Pour ce faire, une indemnité de 2.000 dirhams sera destinée aux salariés et stagiaires sous contrat insertion des établissements d’hébergement touristique classés, des agences de voyages, des transporteurs touristiques et les guides. Cependant, plusieurs professionnels pointent du doigt leur exclusion de ce contrat-programme, malgré leur contribution aux recettes du secteur et aux emplois et au drainage des investissements, comme ceux qui font de l’animation touristique, les restaurants classés, les bazars et les loueurs de voitures.
L’objectif escompté est de récupérer plus de 5 millions de touristes, 28 milliards de dirhams de recettes voyages en devises, et assurer le maintien d’au moins 80% des emplois stables sur la période 2020 – 2022.
Pour Fouzi Zemrani, « Le contrat-programme était prévu pour rendre un certain nombre de services au secteur du tourisme, maintenant, c’est sa mise en œuvre qui va être importante, il reste à savoir s’il va être mis en œuvre dans sa totalité et combien de temps cela va prendre », souligne-t-il.
Toutefois, ce contrat-programme n’est toujours pas exécuté et toutes les conventions et les avenants qui y sont prévus n’ont toujours pas été abordés au moment où nous mettions l’article sous presse.
En l’absence d’une visibilité quant à l’évolution de la situation épidémiologique, il est difficile d’avancer une date pour la relance du secteur. Mais au pire, que risque-t-on ? « Des pertes énormes d’abord en emploi, parce qu’on ne va pas continuer de payer les gens très longtemps s’il n’y a pas de rentrée d’argent.
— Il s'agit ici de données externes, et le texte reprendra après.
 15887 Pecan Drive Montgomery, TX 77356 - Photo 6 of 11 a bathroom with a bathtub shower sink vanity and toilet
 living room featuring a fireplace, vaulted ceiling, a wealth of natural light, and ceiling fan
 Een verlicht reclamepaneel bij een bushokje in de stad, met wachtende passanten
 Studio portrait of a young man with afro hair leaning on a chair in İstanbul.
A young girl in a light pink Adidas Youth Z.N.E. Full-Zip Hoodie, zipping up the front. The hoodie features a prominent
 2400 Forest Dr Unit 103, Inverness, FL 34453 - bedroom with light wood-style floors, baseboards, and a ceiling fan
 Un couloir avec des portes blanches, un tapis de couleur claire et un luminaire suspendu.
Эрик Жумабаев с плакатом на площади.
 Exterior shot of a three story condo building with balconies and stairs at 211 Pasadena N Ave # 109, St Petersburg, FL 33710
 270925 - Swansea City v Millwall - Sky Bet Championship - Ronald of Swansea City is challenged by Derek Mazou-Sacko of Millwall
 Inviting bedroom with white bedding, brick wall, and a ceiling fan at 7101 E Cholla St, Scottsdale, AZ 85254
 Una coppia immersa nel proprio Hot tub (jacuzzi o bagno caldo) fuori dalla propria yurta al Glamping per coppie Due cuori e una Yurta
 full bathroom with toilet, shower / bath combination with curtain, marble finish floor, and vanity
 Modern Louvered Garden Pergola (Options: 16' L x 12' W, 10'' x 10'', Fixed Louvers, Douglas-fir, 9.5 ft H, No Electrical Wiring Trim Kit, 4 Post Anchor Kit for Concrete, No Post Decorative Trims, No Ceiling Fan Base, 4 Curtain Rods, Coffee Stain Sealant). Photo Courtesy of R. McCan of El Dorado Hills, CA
Certes, le contrat-programme va nous permettre d’avoir un accompagnement jusqu’au 31 décembre, mais au-delà de cette date, l’État n’a pas les moyens, d’ailleurs, ça a été dit de manière officielle », prévient le vice-président de la CNT.
La situation sanitaire actuelle ne laisse pas présager un rapide retour à la normale, alors que la date du 31 décembre 2020 annonce la fin de la trêve, dès lors les professionnels du tourisme vont devoir payer leurs salariés de leurs propres poches.
Tourisme marocain : un modèle qui s’écroule ?
Déjà le tourisme d’affaires tel que nous le connaissons, il ne va plus exister, selon Rita Touzani, « Même si on reprend le 1er janvier, ce ne sera plus du tout le même taux de remplissage. Nous avons besoin d’une cellule créative qui aura la charge de repenser, revoir et réinventer les modalités du nouveau tourisme présentiel ».
C’est ce que pense aussi Fouzi Zemrani, qui précise qu’il faut revoir complètement notre modèle de développement touristique et prendre en considération les nouveaux paramètres qui vont conditionner l’industrie touristique durant au moins les trois prochaines années. « Aujourd’hui, il va falloir l’oublier le tourisme de masse, maintenant qu’on est en période de distanciation, les gens doivent être séparés l’un de l’autre d’au moins un mètre », souligne-t-il. Et d’ajouter : « il y a une certaine méfiance qui va commencer à s’installer et il y aura de moins en moins des gens qui voudront voyager en groupe. Les gens vont privilégier d’aller dans des endroits aérés et spacieux, où ils peuvent circuler sans se bousculer les uns les autres. Un tourisme de qualité devrait être privilégié pour préserver la santé des vacanciers ».
Un avis que partage le Professeur Mustapha Chagdali, psychosociologue et enseignant-chercheur à l’institut supérieur international du tourisme de Tanger (ISITT). Celui-ci considère que « le tourisme c’est l’antidote du stress, mais, quand on instaure déjà des éléments de stress et qu’on commence déjà le voyage avec des tests médicaux et des restrictions un peu partout, on n’est plus dans le tourisme ».
En attendant la levée des mesures de restrictions de déplacement, il propose de « mettre le cap sur le tourisme de proximité, dans le sens où on peut circuler juste dans les villes touristiques de la région où on habite », c’est l’espoir qui reste pour redynamiser le tourisme pour le reste de l’année 2020. « Quoique, au bout d’un moment, il va falloir trouver une solution parce qu’il y a beaucoup de secteurs connexes au tourisme », souligne-t-il.